AFRIQUE/CAMEROUN - Dans les régions anglophones, la terreur empêche l'aide humanitaire, l'éducation, les soins de santé : les femmes et les enfants en sont les victimes

lundi, 20 juin 2022 droits fondamentaux   enfants soldats   enfance   femmes  

Bamenda (Agence Fides) - " Notre intervention souffre de nombreuses limites objectives. La première d'entre elles est la situation de terreur qui prévaut dans toute la région. J'ai moi-même été enlevé, avec trois autres opérateurs, par les Amba Boys (les groupes armés indépendantistes, ndlr) alors que nous essayions d'atteindre les populations isolées dans la forêt et d'apporter des produits de première nécessité. Ils nous ont détenus pendant cinq jours, en nous traitant de manière plutôt agressive. Quand ils ont finalement compris que nous n'étions pas là au nom du gouvernement, ils nous ont laissé passer. Un de nos fourgons a été incendié il y a quelque temps et nos travailleurs menacés. Il est difficile de travailler comme ça". C'est ce que raconte à l'Agence Fides Banlav Eric Ngah, directeur associé de Caritas Bamenda, capitale des régions anglophones du Cameroun, plongée depuis 2017 dans l'horreur des affrontements entre l'armée et les séparatistes. La population civile de cette région, très riche et très productive, est prise dans l'étau du conflit pour l'instant "de basse intensité" qui voit d'une part, les "Amba Boys", auteurs de meurtres, d'enlèvements, d'impositions très dures à la population (comme la fermeture des écoles, dans certaines zones à 80%) ; d'autre part, l'armée qui répond en incendiant des villages entiers si elle est touchée dans son personnel ou ses moyens.
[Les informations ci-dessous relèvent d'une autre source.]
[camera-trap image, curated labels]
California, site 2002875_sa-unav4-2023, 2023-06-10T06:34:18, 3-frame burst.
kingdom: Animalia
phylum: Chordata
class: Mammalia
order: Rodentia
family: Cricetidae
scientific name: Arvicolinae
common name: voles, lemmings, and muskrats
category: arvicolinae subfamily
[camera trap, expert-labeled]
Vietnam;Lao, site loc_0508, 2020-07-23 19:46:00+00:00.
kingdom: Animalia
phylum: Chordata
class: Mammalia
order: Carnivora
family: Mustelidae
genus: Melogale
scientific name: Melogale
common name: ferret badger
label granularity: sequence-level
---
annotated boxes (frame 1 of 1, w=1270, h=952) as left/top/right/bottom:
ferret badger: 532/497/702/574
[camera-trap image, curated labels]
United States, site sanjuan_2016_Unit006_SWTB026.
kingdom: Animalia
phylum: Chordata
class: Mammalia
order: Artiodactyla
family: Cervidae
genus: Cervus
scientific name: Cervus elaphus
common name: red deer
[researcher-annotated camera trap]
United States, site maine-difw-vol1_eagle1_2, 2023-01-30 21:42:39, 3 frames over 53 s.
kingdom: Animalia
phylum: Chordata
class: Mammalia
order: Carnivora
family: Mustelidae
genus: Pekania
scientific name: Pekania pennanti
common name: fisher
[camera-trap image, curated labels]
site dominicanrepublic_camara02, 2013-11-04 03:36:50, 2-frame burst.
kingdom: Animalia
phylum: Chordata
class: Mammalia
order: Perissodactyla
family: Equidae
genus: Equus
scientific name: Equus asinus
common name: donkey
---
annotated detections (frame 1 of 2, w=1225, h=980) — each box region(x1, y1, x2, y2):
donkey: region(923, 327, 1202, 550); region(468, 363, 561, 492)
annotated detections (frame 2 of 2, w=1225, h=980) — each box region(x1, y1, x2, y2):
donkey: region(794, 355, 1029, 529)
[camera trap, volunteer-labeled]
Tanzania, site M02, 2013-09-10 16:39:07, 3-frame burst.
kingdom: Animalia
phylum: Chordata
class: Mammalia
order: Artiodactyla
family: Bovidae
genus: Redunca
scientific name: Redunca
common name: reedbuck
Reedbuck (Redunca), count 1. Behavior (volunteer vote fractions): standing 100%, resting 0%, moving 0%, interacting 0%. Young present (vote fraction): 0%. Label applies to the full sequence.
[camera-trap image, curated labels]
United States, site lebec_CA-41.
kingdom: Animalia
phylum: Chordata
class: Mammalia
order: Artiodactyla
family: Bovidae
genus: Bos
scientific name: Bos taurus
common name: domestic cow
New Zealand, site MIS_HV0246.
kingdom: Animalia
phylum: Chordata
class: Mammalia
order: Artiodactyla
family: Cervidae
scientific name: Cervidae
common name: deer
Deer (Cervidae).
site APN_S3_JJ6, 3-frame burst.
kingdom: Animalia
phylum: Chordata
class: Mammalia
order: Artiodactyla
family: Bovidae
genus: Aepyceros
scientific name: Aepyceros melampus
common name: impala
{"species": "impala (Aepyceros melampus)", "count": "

" Ce que nous appelons ici "crise" est en train de transformer de façon dramatique le visage de nos régions ", explique à Fides le père Boris Sife Lemfon, directeur provincial et diocésain de Caritas. "L'une des choses les plus négatives est le fait que nous avons beaucoup de jeunes filles qui, n'allant pas à l'école, n'ayant pas de métier, deviennent rapidement mères, victimes de violences sexuelles ou d'intimidation. Elles sont maltraitées par les militaires et les Ambas et le nombre de mères célibataires augmente."
"Nos deux plus grands partenaires sont le PAM (Programme alimentaire mondial) et le CRS (Catholic Relief Service)", ajoute Shiyvimuvi Vevinyu Delphine, travailleuse psychosociale à Caritas Bamenda. "Nous parvenons à atteindre 80 000 personnes et à les aider en leur fournissant de la nourriture, du matériel de secours et à lutter contre la malnutrition, un phénomène récent dû à la guerre, car il n'y a jamais eu de pauvreté ici. Évidemment, les barrages routiers et les enlèvements mettent à rude épreuve l'approvisionnement, surtout dans les zones périphériques. Malheureusement, l'ONG Médecins Sans Frontières, qui avait deux présidences ici avec nous, a été chassée et cela a créé un vide : de nombreuses personnes isolées dans les forêts et prises dans le conflit sont sans point de référence sanitaire et sans possibilité de traitement".
Parmi les résultats les plus atroces de la situation tendue dans une région de 8 millions d'habitants figure le phénomène lié au sort des plus jeunes. Le nombre d'enfants soldats, d'enfants esclaves sexuels ou maltraités, contraints de travailler à un âge tendre, enlevés par des trafiquants et vendus est en augmentation.
"Nous avons créé 27 centres d'apprentissage pour remplacer les écoles fermées par les séparatistes", reprend Banlav Eric Ngah, "dans trois grands espaces spécialement conçus pour les mineurs et impliquant un total de 1 000 enfants". Nous garantissons un soutien psychosocial, des cours scolaires (mais ils ne peuvent pas enseigner l'histoire ou la géographie car les Amba ne reconnaissent pas la reconstruction et la partition officielles du gouvernement, ndlr). Nous y allons deux fois par semaine mais avec de nombreux risques. Pour avoir un impact plus important, cependant, nous aurions besoin de plus d'occasions de bouger et d'agir et, surtout, de plus de ressources. Les ressources sont rares. Nous demandons aussi à chacun de nous soutenir par des dons car notre travail est essentiel en attendant que la paix soit rétablie".